Here is another example with embeddings.

import { Embeddings } from "deepinfra";

const DEEPINFRA_API_KEY = "$DEEPINFRA_TOKEN";
const MODEL = "BAAI/bge-large-en-v1.5";

const main = async () => {
  const client = new Embeddings(MODEL, DEEPINFRA_API_KEY);
  const body = {
    inputs: [
      "I like chocolate",
    ],
    webhook: "https://your-app.com/deepinfra-webhook",
  };
  const output = await client.generate(body);
  console.log(output.inference_status.status); // queued
};

main();
curl "https://api.deepinfra.com/v1/inference/BAAI/bge-large-en-v1.5" \
   -H "Content-Type: application/json" \
   -H "Authorization: Bearer 90MrXD9iUpfVTSubGjwd6x6I8gO7nzwW" \
   -d '{
     "inputs": ["I like chocolate"],
     "webhook": "https://your-app.com/deepinfra-webhook"
   }'

When you provide a webhook the API server will respond with a queued status and will call the webhook with the actual result. Delivered response will contain inference result, cost estimate and runtime and/or an error in a JSON body.

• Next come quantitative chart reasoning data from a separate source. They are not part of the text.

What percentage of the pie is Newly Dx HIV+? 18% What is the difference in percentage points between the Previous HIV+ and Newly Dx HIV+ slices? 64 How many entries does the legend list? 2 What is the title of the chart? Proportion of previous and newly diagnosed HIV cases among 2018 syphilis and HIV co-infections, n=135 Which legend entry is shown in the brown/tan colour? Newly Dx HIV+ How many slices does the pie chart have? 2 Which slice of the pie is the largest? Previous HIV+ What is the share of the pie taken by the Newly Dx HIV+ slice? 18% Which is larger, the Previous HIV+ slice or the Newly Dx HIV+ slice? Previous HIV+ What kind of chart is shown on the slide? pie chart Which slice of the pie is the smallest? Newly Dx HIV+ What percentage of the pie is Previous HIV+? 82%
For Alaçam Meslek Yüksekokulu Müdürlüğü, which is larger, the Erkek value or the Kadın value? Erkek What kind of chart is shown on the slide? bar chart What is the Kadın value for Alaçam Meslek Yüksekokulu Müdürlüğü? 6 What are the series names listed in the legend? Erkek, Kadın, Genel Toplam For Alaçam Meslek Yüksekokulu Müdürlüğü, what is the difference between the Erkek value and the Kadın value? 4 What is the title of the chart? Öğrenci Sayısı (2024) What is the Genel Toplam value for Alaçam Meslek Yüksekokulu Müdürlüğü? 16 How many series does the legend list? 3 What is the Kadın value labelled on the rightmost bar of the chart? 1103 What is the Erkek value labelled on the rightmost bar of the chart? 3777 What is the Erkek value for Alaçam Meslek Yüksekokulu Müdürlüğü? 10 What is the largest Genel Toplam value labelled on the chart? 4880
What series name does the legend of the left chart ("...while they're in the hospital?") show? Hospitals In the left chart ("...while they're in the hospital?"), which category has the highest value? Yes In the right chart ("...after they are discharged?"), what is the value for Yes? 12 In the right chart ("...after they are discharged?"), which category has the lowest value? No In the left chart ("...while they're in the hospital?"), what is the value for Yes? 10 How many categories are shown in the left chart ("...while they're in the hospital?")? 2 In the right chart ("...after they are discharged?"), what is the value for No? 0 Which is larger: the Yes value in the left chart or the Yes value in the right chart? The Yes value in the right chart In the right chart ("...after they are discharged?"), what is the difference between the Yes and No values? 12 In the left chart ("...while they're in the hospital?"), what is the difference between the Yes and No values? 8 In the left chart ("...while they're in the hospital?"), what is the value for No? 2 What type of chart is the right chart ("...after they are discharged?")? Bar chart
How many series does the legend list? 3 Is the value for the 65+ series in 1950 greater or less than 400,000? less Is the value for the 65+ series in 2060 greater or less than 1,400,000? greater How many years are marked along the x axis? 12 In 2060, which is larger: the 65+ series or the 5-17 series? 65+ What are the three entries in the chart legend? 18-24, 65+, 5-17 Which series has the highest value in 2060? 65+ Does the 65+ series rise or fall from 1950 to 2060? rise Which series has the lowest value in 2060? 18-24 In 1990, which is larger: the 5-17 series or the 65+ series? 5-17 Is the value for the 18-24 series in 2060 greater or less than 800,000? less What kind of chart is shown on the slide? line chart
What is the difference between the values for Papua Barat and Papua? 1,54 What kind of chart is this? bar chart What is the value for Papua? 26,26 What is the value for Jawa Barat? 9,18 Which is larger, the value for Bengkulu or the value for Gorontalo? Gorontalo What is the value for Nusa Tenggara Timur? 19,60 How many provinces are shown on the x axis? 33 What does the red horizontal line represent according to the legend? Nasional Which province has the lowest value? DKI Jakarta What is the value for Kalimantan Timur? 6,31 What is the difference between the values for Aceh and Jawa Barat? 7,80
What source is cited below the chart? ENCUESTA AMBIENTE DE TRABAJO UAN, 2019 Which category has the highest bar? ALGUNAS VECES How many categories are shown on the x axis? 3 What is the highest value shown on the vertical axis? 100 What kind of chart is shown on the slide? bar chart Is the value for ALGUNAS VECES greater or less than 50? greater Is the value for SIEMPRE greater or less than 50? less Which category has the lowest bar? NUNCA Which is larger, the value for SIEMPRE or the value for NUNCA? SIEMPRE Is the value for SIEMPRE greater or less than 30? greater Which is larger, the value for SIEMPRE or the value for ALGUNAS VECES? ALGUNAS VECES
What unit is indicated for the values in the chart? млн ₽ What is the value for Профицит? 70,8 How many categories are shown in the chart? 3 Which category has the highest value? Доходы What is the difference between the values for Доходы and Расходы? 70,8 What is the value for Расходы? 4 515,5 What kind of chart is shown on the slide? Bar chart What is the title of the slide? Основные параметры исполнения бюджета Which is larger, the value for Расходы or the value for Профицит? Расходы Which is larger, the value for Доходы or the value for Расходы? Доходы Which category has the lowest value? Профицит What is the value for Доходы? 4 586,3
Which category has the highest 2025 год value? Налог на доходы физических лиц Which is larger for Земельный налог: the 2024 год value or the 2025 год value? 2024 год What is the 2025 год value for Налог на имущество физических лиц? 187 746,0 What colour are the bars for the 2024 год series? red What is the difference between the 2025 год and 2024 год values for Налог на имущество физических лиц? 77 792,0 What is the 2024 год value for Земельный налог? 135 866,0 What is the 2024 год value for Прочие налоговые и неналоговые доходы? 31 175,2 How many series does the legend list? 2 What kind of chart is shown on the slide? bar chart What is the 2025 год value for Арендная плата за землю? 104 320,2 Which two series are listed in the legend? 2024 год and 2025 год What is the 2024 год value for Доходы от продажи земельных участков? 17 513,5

It is the same JSON response that you get in a regular inference calls.

{
    "request_id": "R7X9fdlIaF5GlVisBAi5xR3E",
    "inference_status": {
        "status": "succeeded",
        "runtime_ms": 228,
        "cost": 0.0001140000022132881
    },
    "results": {...}
}

Errors will have the following format

{
    "request_id": "RHNShFanUP5ExA8rzgyDWH88",
    "inference_status": {
        "status": "failed",
        "runtime_ms": 0,
        "cost": 0.0
    }
}

We will make a few attempts if your webhook endpoint returns 400+ status.